Ze zijn hier zeker de desastreuze alliantie tussen Edward III en Jacob van Artevelde niet vergeten. Het antwoord van Filips van Artevelde verstrakt zo de Franse houding tegenover de Vlamingen, en het ergst van allemaal is natuurlijk de wetenschap dat de Franse koning zich niet eens verwaardigt om Artevelde te antwoorden. Een grote onbeleefdheid die de (in zijn gat gebeten) Vlaamse ruwaard ertoe aanzet de contacten met Frankrijk op te schorten en effectief stappen te zetten in de richting van Engeland. Twaalf gezanten vertrekken naar koning Richard II met het verzoek om het Engels-Vlaamse verbond te vernieuwen en natuurlijk om militaire steun te krijgen in een oorlog tegen Frankrijk. De Engelse koning ontvangt de Vlamingen uitstekend en belooft hulp. Het blijft natuurlijk op dat moment een open vraag op welke termijn dat allemaal zal kunnen. Beloven kan in elk geval geen kwaad.

-- -- --

* **BEOOGD DOEL**:
Zet de tekst over Filips van Artevelde en het Engels-Vlaamse verbond voort na de laatste zin. De onderstaande items houden geen verband met de tekst.

* **RIJEN**:
-- -- --

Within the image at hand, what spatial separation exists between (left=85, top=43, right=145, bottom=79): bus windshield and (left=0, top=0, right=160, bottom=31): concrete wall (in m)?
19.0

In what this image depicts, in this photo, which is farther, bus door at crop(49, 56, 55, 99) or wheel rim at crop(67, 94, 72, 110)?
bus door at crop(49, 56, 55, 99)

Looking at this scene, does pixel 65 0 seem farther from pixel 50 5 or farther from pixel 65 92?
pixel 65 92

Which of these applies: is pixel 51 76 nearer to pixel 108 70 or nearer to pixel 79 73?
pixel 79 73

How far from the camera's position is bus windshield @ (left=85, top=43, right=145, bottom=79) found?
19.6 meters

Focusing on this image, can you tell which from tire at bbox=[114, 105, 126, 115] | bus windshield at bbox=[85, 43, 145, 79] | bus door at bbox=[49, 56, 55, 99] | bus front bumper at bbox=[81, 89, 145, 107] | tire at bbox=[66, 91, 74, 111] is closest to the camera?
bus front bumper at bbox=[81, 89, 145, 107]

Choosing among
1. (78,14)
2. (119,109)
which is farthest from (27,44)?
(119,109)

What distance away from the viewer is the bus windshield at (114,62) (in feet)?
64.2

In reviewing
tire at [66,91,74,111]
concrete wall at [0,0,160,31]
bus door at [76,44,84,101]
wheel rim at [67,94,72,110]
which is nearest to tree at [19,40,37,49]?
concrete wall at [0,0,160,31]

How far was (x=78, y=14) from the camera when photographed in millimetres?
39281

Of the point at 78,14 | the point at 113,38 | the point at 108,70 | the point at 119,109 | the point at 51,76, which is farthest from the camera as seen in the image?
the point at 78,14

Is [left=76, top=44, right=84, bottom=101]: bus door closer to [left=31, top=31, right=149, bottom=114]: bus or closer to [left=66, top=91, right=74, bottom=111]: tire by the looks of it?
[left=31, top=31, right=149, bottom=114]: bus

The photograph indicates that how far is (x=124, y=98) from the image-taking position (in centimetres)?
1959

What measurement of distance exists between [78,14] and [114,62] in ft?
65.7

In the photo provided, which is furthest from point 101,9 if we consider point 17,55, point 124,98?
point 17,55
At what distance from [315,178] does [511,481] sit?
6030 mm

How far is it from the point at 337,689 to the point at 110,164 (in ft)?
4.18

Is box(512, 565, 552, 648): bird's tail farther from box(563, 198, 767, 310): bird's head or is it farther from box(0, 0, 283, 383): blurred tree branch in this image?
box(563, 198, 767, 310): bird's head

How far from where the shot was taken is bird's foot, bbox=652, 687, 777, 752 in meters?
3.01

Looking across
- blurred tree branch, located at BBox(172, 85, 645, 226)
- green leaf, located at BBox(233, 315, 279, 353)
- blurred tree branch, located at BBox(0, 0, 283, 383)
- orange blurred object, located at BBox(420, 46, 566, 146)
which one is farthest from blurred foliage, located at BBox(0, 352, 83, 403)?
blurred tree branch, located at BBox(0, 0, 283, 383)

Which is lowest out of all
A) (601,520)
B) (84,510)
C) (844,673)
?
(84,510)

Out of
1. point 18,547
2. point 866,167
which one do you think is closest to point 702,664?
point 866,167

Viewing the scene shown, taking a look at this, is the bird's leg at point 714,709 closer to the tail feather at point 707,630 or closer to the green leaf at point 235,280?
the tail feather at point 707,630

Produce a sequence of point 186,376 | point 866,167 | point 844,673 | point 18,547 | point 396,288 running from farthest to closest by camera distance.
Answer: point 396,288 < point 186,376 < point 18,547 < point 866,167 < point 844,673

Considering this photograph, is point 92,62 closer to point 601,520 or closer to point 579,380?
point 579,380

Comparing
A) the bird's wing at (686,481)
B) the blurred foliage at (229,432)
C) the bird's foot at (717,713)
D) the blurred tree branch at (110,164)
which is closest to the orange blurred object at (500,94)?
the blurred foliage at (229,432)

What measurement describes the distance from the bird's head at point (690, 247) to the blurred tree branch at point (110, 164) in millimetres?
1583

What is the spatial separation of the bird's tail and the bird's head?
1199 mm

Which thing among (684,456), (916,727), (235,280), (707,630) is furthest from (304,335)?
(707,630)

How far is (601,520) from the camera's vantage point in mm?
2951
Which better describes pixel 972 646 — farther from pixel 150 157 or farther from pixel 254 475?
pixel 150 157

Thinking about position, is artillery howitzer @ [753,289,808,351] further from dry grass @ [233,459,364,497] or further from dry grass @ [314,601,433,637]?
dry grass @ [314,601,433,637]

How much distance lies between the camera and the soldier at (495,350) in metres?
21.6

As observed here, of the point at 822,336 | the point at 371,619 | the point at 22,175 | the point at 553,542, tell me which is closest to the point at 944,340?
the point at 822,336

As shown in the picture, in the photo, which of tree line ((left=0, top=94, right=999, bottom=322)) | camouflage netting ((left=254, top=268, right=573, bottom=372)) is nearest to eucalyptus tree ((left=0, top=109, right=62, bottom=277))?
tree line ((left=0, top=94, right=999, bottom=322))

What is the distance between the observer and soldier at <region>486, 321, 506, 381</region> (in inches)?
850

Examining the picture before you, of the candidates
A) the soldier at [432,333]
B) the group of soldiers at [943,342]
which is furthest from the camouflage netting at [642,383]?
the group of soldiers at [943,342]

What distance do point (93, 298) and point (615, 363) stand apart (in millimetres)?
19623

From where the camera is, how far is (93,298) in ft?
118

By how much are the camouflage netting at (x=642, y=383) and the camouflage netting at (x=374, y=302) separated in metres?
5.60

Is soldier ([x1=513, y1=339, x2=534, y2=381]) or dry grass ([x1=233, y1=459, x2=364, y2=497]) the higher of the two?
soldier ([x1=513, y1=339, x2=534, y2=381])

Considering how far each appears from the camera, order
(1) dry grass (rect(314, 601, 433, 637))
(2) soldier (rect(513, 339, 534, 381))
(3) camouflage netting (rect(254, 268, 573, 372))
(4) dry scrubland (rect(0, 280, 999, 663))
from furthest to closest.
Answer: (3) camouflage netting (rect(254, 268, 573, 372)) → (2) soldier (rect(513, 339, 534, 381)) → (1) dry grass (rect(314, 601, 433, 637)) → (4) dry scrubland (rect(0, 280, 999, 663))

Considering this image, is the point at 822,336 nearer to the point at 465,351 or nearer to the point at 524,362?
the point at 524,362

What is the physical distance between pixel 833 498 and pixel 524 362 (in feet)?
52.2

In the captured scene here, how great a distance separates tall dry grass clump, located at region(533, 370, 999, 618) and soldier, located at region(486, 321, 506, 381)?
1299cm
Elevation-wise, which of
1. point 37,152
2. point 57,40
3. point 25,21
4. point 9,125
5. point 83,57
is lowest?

-- -- --

* **UITKOMST OEFENING**:
Artevelde weet dat er oorlog van komt
De toenadering tot de Engelsen bereikt op géén tijd de oren van de Franse koning. ‘Tijd om wat subtieler om te gaan met Artevelde’, denken ze aan het hof. Dus laten ze dan toch hun gezant vrij en sturen ze enkele gevolmachtigden naar Doornik om in onderhandeling te treden. De Franse “deputés’ sturen op 16 oktober 1382 een brief naar Filips van Artevelde waarbij ze hem verzoeken de Vlaamse afgevaardigden tot bij hen te sturen zodat de geschillen kunnen bijgelegd worden. De Gentenaar moet er nu zelf niet meer van weten, hij heeft het gehad met die denigrerende houding van de Franse koning en nu hij denkt te kunnen rekenen op de Engelsen wil hij van geen vrede meer horen. Karel VI krijgt een koekje van eigen deeg. De briefdrager voor de Fransen, een Doornikse ingezetene vliegt in de gevangenis. Filips stuurt een krijgsgevangene naar Doornik met de brutale boodschap dat hij pas wil onderhandelen als Oudenaarde en Dendermonde in zijn handen gegeven worden en dat hij goed genoeg op de hoogte is dat Frankrijk zich mobiliseert om tegen de Vlamingen in actie te treden. En dat hij de Fransen niet vertrouwt. De boodschap dateert van 28 oktober en is nog geschreven tijdens het beleg van Oudenaarde. De Franse gevolmachtigden keren met deze verklaring terug naar Péronne waar de koning en zijn adviesraad zich momenteel bevinden.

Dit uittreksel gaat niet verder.